Aye. A raid in World of Warcraft is the prequel to this book.
Two factions - the honor-in-battle Horde and the order-by-law Alliance, have just come together to put an end to the tyrannical and some say mad warchief of the Horde, Garrosh Hellscream. (I love WoW names). As he was brought low in battle, his old mentor, Thrall, is about to deliver the killing blow when - to everyone's surprise - King Varian, leader of the humans and, in many ways, the Alliance, stops him. It's not right for Thrall to take justice into his own hands, according to Varian - Garrosh has hurt far too many.
So this book, in the aftermath of that, is a trial being held by the four celestials (it's more complicated than this, but they're kind of like gods) to determine the proper punishment for Garrosh - death, or imprisonment, or something else entirely. It's part clipshow of the recent past in the world of Warcraft, part character study of a good variety of characters and part uncomfortable accusation at the reader themself.

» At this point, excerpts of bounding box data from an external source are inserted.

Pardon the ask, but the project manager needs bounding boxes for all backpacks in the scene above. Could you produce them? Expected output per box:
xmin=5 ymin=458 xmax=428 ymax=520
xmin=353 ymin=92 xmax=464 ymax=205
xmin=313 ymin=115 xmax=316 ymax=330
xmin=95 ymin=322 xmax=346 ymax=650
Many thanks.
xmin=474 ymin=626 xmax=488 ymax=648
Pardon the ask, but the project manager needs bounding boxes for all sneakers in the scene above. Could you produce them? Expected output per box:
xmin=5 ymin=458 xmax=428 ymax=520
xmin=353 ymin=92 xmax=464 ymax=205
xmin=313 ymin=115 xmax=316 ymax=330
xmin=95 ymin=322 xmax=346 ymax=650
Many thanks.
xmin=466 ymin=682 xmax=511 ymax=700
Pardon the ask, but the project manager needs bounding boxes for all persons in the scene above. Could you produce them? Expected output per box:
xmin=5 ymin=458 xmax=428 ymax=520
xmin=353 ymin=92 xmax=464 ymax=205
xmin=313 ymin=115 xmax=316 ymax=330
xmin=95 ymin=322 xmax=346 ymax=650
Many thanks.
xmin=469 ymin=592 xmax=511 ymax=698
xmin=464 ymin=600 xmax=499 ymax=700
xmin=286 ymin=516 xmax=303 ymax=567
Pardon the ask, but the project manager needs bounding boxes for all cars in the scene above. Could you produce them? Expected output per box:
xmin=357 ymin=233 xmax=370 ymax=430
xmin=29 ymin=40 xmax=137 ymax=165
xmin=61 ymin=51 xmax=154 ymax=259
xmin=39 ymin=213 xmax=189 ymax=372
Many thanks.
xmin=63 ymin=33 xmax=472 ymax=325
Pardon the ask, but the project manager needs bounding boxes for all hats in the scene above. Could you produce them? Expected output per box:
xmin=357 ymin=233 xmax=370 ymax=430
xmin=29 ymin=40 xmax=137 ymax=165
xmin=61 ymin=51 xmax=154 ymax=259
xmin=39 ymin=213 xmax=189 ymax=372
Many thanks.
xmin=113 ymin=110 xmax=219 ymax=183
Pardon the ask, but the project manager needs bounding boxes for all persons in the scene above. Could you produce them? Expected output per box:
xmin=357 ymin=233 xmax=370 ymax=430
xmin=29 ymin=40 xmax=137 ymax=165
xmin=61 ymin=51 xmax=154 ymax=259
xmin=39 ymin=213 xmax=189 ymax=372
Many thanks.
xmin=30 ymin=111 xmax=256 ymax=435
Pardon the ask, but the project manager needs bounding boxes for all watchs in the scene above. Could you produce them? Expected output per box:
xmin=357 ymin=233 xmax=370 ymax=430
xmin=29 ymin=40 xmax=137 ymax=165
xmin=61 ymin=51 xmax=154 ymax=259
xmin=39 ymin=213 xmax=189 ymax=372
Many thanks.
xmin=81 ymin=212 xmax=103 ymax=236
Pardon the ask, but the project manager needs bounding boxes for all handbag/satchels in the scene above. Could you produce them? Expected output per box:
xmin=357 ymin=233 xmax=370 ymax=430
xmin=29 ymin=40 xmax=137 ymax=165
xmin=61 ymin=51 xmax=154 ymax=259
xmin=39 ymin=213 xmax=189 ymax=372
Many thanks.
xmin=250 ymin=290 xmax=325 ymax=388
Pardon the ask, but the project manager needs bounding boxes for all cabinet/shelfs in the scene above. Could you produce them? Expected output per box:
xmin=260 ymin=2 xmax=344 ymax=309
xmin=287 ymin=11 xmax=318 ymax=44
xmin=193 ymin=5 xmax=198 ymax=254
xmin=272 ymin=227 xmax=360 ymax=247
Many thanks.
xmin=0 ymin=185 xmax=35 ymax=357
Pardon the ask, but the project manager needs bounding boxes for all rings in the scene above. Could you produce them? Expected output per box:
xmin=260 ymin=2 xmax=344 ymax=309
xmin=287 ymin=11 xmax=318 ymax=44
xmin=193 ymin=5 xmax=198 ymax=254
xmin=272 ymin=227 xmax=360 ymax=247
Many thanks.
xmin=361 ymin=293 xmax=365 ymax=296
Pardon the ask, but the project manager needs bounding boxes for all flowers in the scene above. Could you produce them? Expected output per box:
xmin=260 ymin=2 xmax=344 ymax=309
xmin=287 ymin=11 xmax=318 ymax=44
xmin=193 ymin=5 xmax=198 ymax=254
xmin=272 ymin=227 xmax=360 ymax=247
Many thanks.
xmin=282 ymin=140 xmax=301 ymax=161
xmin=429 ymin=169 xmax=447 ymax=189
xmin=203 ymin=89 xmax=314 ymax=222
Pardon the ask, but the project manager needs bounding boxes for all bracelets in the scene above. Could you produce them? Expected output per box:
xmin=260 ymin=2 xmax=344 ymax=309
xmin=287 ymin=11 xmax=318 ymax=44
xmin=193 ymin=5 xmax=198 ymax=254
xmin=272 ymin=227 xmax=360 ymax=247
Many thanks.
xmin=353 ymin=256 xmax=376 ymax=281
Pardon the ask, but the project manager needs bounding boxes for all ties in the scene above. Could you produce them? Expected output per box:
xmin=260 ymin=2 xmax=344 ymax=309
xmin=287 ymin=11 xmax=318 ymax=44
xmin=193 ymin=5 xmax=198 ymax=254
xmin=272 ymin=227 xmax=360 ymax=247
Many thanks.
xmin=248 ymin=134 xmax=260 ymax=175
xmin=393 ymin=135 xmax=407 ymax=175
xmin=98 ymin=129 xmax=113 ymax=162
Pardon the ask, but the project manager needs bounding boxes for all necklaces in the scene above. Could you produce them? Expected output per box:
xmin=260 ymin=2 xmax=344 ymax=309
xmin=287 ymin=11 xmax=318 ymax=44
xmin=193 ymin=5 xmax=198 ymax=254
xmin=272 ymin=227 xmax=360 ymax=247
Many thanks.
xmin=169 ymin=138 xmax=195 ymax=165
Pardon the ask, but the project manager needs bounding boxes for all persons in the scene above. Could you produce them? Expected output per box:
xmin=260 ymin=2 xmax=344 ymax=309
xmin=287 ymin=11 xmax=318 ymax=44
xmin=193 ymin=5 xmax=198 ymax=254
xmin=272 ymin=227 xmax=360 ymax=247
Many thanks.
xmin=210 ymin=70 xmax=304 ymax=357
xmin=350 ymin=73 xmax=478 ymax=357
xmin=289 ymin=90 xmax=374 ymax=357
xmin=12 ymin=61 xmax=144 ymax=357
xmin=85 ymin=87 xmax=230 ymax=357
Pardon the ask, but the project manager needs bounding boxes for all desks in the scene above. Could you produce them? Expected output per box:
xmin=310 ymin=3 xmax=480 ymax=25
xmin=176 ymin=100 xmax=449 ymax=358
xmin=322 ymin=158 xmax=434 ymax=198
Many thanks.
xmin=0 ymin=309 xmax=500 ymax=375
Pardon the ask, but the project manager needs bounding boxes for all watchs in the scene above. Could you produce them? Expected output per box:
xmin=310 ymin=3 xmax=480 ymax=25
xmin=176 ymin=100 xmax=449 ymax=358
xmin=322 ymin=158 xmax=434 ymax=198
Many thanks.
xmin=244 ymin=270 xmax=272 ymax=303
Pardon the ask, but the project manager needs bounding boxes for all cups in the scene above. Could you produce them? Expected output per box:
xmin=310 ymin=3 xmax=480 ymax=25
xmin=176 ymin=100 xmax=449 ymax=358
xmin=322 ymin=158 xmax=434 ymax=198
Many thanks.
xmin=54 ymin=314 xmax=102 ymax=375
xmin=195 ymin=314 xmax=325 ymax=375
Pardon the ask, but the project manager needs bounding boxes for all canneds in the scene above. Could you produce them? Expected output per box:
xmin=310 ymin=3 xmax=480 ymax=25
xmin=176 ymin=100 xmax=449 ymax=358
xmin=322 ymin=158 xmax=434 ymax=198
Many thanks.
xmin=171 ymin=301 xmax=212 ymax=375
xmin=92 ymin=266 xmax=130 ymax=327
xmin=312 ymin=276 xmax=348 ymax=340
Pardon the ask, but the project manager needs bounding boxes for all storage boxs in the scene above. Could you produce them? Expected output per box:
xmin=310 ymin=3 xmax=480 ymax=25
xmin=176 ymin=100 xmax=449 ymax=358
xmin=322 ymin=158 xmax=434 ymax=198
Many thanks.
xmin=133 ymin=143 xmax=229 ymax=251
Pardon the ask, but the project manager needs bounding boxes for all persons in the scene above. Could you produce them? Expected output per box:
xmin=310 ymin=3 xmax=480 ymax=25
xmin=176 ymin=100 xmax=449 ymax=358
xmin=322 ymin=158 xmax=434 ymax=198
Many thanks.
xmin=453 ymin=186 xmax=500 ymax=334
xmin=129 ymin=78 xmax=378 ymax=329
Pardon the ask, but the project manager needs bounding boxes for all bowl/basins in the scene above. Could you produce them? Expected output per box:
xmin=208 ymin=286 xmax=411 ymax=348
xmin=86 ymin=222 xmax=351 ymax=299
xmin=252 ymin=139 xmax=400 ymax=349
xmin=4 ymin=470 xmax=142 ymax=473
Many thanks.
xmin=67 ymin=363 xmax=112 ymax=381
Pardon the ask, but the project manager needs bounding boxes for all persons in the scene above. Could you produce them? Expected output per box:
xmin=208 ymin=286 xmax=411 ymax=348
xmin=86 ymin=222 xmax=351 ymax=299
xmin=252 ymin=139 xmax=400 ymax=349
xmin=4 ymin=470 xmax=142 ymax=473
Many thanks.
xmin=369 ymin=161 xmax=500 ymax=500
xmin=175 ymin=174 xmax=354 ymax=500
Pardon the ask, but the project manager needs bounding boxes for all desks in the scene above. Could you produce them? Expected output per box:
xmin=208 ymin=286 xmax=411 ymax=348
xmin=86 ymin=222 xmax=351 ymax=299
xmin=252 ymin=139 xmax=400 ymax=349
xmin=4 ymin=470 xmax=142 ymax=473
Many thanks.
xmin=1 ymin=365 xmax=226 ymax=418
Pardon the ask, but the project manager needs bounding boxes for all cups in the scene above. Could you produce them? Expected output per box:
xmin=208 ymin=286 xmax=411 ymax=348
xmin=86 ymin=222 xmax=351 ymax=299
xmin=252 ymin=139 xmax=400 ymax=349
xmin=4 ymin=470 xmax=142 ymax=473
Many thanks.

Yeah. I'm pretty sure part of the goal of this book, or at least an unintended consequence of how it was written, was to make me-the-reader uncomfortable about enjoying the very book I was reading. An interesting choice, and I'm not entirely sure a bad one. :)
The unique part of the trial here is that the Bronze Dragonflight (basically, they control the timestream) have created a sort of Time TV that lets the two sides show in full, actual detail moments from the past, when testimony alone isn't enough. So we get to see a bunch of major moments (or at least hear about them) from books, from raids and dungeons in game, even from fairly inconsequential quest lines. There's everything that happened with Theramore. There's the whole thing with Alexstrasza and the red dragonflight's eggs. We see the moment Thrall asked Garrosh to take the reins of the Horde - and what he did with it as time progressed. (Were you ever in Orgrimmar during Mists of Pandaria? Then you have some idea what this entails).
Garrosh early on refers to this whole trial as being akin to Darkmoon fair - basically an indulgent, voyeuristic show being put on for an audience. And as the book goes on, you start seeing more and more characters coming to that way of thinking as the device shows [personal, private moments, private pain that makes some people uncomfortable but others just fascinated. And after a while, it sort of felt like it was extending to me - I felt a little awkward reading those flashback scenes and welcomes a return to the story's present day. It's more consideration than I expected to give a video game tie-in novel.
The subplots give is little glimpses into a variety of characters - weirdly perfect human teen Anduin Wrynn gets some spotlight time, both for some decisions he made in the past and one big one he makes in the present. His friendship with Wrathion, of the Black Dragonflight, also gets a nice little frame here, showing both its good side and potentially it's not-so-good.
Two of the Windrunner sisters, longstanding figures of import in the game world, also get their own subplot where they come together in their separate but equally deep pain and loneliness and attempt to repair old rifts in perhaps the worst way imaginable. Baine, tasked with defending Garrosh, has to search his heart and figure out who and what he wants to be as the Horde moves forward. And Jaina, still raw from the losses she has suffered, has to make some deep and terrible decisions for herself.
All in all, this book was given a tall order. After all Garrosh has done, the main target audience - the people who play the game - aren't all that keen on cheering for him and they already know a lot of what's talked about in these pages. But it's portrayed with such a focus on the characters in the present that it worked quite well for me. I imagine some people will find it a little too procedural after some of the previous books but different tastes and all that.